Retype the material word for word.

##### Records for the exercise

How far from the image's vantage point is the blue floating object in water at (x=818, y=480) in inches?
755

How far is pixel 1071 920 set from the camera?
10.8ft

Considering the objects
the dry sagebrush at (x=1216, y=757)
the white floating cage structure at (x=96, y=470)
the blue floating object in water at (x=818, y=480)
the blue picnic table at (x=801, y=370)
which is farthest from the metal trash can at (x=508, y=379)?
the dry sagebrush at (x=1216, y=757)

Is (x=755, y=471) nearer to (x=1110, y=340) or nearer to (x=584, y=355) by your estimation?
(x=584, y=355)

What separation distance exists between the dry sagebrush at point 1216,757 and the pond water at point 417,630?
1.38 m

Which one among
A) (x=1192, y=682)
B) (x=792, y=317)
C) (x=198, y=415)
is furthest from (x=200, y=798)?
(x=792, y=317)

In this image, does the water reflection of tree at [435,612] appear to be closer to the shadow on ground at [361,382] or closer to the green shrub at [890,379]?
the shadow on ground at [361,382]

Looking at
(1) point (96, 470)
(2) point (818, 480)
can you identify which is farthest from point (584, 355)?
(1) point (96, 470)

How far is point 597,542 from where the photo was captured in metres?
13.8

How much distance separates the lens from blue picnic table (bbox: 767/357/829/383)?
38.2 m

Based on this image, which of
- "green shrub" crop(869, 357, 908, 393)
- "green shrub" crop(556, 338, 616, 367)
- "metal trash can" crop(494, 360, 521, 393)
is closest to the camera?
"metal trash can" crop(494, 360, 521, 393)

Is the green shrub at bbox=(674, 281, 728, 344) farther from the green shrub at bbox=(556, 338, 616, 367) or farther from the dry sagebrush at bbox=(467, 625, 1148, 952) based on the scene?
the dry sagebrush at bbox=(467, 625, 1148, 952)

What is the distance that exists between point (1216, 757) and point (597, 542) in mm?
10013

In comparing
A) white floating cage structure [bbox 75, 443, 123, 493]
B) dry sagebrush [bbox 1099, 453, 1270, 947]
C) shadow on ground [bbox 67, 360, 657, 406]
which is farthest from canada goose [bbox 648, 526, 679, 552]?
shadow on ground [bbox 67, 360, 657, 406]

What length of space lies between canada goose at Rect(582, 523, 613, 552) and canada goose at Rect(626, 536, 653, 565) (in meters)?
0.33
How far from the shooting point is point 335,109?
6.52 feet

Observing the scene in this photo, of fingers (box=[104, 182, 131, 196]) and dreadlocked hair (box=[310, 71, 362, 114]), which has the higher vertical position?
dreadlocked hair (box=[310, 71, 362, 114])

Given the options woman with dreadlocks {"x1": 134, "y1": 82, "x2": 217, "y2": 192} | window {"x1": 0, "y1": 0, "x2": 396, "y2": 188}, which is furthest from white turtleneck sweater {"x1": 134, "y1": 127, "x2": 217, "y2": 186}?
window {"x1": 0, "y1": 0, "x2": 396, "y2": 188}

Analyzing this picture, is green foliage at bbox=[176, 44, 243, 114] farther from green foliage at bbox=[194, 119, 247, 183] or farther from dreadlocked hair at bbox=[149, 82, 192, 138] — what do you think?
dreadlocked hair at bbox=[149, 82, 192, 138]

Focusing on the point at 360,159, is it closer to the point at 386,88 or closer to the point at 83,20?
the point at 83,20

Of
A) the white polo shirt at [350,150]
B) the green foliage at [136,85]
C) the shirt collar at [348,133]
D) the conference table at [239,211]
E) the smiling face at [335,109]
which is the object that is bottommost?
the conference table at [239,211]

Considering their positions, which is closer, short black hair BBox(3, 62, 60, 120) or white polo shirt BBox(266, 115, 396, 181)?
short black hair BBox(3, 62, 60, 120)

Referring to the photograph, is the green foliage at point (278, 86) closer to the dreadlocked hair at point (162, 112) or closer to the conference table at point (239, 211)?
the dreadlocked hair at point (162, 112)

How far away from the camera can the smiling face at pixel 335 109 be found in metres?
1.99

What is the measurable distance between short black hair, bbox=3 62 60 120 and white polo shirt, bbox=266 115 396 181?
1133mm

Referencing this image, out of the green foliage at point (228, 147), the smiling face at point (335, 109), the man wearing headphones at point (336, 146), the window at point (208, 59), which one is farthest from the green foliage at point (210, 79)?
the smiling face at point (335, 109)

##########

** Finished exercise **
How far from the image's vantage point is the blue floating object in water at (x=818, y=480) in inches?
755

How far is pixel 1071 920 set from the camera?
10.8ft

Considering the objects
the dry sagebrush at (x=1216, y=757)
the white floating cage structure at (x=96, y=470)
the blue floating object in water at (x=818, y=480)
the blue picnic table at (x=801, y=370)
which is farthest from the metal trash can at (x=508, y=379)?
the dry sagebrush at (x=1216, y=757)

Is (x=755, y=471) nearer to (x=1110, y=340) or nearer to (x=584, y=355) by your estimation?
(x=584, y=355)

What separation distance exists between the dry sagebrush at point 1216,757 and the pond water at point 417,630?
1.38 m

Which one among
A) (x=1192, y=682)
B) (x=792, y=317)
C) (x=198, y=415)
is furthest from (x=200, y=798)?
(x=792, y=317)

In this image, does the water reflection of tree at [435,612] appear to be closer to the shadow on ground at [361,382] or closer to the green shrub at [890,379]?
the shadow on ground at [361,382]

Looking at
(1) point (96, 470)
(2) point (818, 480)
can you identify which is farthest from point (584, 355)?
(1) point (96, 470)

How far is point 597,542 from where the photo was captured in metres?
13.8

How much distance separates the lens from blue picnic table (bbox: 767/357/829/383)?
38.2 m

Based on this image, which of
- "green shrub" crop(869, 357, 908, 393)
- "green shrub" crop(556, 338, 616, 367)
- "metal trash can" crop(494, 360, 521, 393)
is closest to the camera?
"metal trash can" crop(494, 360, 521, 393)

Is the green shrub at bbox=(674, 281, 728, 344) farther from the green shrub at bbox=(556, 338, 616, 367) or farther from the dry sagebrush at bbox=(467, 625, 1148, 952) based on the scene?
the dry sagebrush at bbox=(467, 625, 1148, 952)

What is the distance that exists between point (1216, 757) and point (597, 542) in mm?
10013

In comparing
A) white floating cage structure [bbox 75, 443, 123, 493]
B) dry sagebrush [bbox 1099, 453, 1270, 947]
C) shadow on ground [bbox 67, 360, 657, 406]
which is farthest from canada goose [bbox 648, 526, 679, 552]?
shadow on ground [bbox 67, 360, 657, 406]

What length of space lies between canada goose at Rect(582, 523, 613, 552) and canada goose at Rect(626, 536, 653, 565) (in meters)?
0.33
How far from the shooting point is point 335,109?
6.52 feet

Observing the scene in this photo, of fingers (box=[104, 182, 131, 196]) and dreadlocked hair (box=[310, 71, 362, 114]), which has the higher vertical position?
dreadlocked hair (box=[310, 71, 362, 114])

Given the options woman with dreadlocks {"x1": 134, "y1": 82, "x2": 217, "y2": 192} | window {"x1": 0, "y1": 0, "x2": 396, "y2": 188}, which is furthest from white turtleneck sweater {"x1": 134, "y1": 127, "x2": 217, "y2": 186}?
window {"x1": 0, "y1": 0, "x2": 396, "y2": 188}

Analyzing this picture, is green foliage at bbox=[176, 44, 243, 114] farther from green foliage at bbox=[194, 119, 247, 183] or farther from dreadlocked hair at bbox=[149, 82, 192, 138] — what do you think?
dreadlocked hair at bbox=[149, 82, 192, 138]

Focusing on the point at 360,159, is it closer to the point at 386,88 or closer to the point at 83,20?
the point at 83,20

Of
A) the white polo shirt at [350,150]
B) the green foliage at [136,85]
C) the shirt collar at [348,133]
D) the conference table at [239,211]
E) the smiling face at [335,109]
which is the object that is bottommost?
the conference table at [239,211]

Considering their positions, which is closer, short black hair BBox(3, 62, 60, 120) or white polo shirt BBox(266, 115, 396, 181)?
short black hair BBox(3, 62, 60, 120)

Referring to the photograph, is the green foliage at point (278, 86) closer to the dreadlocked hair at point (162, 112) or closer to the conference table at point (239, 211)?
the dreadlocked hair at point (162, 112)

How far away from the camera can the smiling face at pixel 335 109 be found in metres?
1.99

What is the measurable distance between short black hair, bbox=3 62 60 120 and white polo shirt, bbox=266 115 396 181?
1133mm

Referencing this image, out of the green foliage at point (228, 147), the smiling face at point (335, 109), the man wearing headphones at point (336, 146), the window at point (208, 59), which one is farthest from the green foliage at point (210, 79)?
the smiling face at point (335, 109)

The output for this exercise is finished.